For high-risk categories, health and safety performance is often a qualification criterion rather than just a post-award KPI. Suppliers may need to demonstrate training records, risk assessments, certifications, or site controls before work begins.

Measuring Health and Safety Performance

Performance is measured through a mix of leading and lagging indicators. Lagging indicators include injuries, lost-time incidents, occupational illness cases, and regulatory breaches. Leading indicators may include training completion, risk-assessment quality, audit findings, permit compliance, and closure of corrective actions.

A mature program does not rely only on injury counts. Low incident numbers can hide weak controls if exposure reporting, safety observations, and assurance activity are poor.

Frequently Asked Questions about Health and Safety

Why is health and safety relevant to procurement?

Procurement decisions affect who performs work, under what conditions, using what equipment, and with what level of competence and supervision. If contractors or suppliers are selected without proper safety evaluation, the buying organization may inherit serious operational and legal risk. Procurement therefore has a direct role in making sure commercial decisions support safe execution rather than undermining it.

What is the difference between health and safety and occupational health?

Health and safety is the broader management discipline covering injury prevention, safe systems of work, hazard control, emergency readiness, and occupational illness prevention. Occupational health focuses more specifically on exposures that affect long-term or work-related health, such as chemicals, noise, dust, stress, or ergonomics. In practice, occupational health is part of an overall health and safety management system.

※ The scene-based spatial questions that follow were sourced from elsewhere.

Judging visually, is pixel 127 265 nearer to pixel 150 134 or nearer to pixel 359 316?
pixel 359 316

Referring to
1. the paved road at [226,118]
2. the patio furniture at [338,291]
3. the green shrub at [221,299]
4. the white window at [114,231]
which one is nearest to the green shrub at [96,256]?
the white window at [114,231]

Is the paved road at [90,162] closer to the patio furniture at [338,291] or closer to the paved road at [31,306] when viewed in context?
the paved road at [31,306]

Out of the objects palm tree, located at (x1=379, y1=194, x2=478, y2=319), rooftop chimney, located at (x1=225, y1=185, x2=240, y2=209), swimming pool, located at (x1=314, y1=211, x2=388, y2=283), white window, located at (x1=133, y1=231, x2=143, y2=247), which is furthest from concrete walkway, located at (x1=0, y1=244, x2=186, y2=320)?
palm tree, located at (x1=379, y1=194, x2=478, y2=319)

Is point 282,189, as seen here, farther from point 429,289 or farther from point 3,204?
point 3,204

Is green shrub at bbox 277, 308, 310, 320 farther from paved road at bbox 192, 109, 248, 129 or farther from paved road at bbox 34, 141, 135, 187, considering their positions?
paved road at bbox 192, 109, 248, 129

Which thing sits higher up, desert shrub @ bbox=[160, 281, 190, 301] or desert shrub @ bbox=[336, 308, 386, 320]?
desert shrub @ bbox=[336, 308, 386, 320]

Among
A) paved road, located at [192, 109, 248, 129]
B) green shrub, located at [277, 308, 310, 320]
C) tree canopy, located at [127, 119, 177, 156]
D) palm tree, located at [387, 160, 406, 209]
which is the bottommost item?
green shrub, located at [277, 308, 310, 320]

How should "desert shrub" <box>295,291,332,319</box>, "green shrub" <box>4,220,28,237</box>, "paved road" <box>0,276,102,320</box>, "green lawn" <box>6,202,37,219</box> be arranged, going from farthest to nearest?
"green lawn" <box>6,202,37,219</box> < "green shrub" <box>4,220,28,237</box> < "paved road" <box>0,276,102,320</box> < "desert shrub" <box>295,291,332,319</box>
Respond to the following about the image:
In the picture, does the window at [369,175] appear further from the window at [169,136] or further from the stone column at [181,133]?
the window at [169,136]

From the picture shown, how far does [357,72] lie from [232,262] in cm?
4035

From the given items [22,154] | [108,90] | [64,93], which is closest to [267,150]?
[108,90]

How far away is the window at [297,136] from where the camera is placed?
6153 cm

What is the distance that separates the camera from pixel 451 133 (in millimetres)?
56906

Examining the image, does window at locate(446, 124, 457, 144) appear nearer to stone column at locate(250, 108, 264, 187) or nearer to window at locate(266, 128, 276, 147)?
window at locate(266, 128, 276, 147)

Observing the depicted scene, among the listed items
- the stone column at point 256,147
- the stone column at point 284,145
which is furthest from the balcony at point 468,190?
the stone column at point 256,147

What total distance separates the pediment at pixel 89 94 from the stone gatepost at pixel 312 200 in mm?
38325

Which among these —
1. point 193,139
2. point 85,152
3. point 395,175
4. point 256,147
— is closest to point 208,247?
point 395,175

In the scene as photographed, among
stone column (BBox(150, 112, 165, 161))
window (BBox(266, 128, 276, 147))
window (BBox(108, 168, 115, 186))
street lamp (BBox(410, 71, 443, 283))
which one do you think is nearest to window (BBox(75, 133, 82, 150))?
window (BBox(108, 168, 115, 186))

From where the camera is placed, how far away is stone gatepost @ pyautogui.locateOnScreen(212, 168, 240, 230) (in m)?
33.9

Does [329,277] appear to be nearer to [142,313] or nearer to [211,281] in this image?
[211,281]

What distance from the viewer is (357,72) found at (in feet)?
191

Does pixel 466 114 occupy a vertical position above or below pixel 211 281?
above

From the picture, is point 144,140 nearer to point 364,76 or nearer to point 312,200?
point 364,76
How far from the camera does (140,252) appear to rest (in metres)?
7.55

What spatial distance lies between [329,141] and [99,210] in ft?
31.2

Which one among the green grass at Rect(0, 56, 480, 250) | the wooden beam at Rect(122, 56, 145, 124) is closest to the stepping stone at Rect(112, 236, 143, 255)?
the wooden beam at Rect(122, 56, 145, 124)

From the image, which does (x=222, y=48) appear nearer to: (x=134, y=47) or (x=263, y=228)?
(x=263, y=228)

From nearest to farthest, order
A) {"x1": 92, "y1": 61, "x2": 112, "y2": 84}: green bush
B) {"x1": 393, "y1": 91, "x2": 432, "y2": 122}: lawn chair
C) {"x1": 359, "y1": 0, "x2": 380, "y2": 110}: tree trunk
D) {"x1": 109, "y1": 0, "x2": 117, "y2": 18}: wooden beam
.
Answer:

Are low injury numbers enough to show that a health and safety system is effective?

No. Low injury numbers can be encouraging, but they do not prove that risks are well controlled. Serious exposure can exist even when reportable incidents are rare, especially if near misses are underreported or if the organization relies heavily on luck and worker experience. Effective systems also track audits, training, corrective actions, permit discipline, and hazard identification quality.

How should health and safety be built into supplier contracts?

Supplier contracts should define safety expectations in operational terms, not just as a generic legal clause. Depending on the service, that may include training requirements, incident notification timelines, risk-assessment obligations, access rules, audit rights, competence evidence, permit-to-work compliance, and consequences for serious safety breaches. Clear contractual language supports consistent supplier accountability once work begins.